I understand why IOUArray might perform better than IOArray, but I don't know why it scales better to multiple threads and cores. Does anyone know why this might be happening or what I can do to find out what is going on? I wonder if this problem could be due to multiple threads blocking while evaluating the same thunk and whether it is related to this: http://hackage.haskell.org/trac/ghc/ticket/3838 .
Running "time ./DirectTableTest 1 +RTS -N1" takes about 1.4 seconds and running "time ./DirectTableTest 2 +RTS -N2" take about 2.0 seconds!
I can not reproduce your results:
$ time ./so2 1 +RTS -N1
(99,'k')
real 0m0.950s
user 0m0.932s
sys 0m0.016s
tommd#Mavlo:Test$ time ./so2 2 +RTS -N2
(99,'s')
(99,'s')
real 0m0.589s
user 0m1.136s
sys 0m0.024s
And this seems to scale as expected as the number of light weight threads increases too:
ghc -O2 so2.hs -threaded -rtsopts
[1 of 2] Compiling DirectAddressTable2 ( DirectAddressTable2.hs, DirectAddressTable2.o )
[2 of 2] Compiling Main ( so2.hs, so2.o )
Linking so2 ...
tommd#Mavlo:Test$ time ./so2 4
(99,'n')
(99,'z')
(99,'y')
(99,'y')
real 0m1.538s
user 0m1.320s
sys 0m0.216s
tommd#Mavlo:Test$ time ./so2 4 +RTS -N2
(99,'z')
(99,'x')
(99,'y')
(99,'y')
real 0m0.600s
user 0m1.156s
sys 0m0.020s
Do you actually have 2 CPUs? If you run with more GHC threads (-Nx) than you have available CPUs then your results will be very poor.
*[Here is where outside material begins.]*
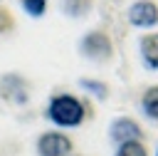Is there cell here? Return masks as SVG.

What I think I'm really asking is: are you sure no other CPU intensive processes are running on your system?
As for the IOUArray (by edit)
I understand why IOUArray might perform better than IOArray, but I don't know why it scales better to multiple threads and cores
An unboxed array will be contiguous and thus benefit much more from caching. Boxed values living in arbitrary locations on the heap could cause a large increase in cache invalidations between the cores.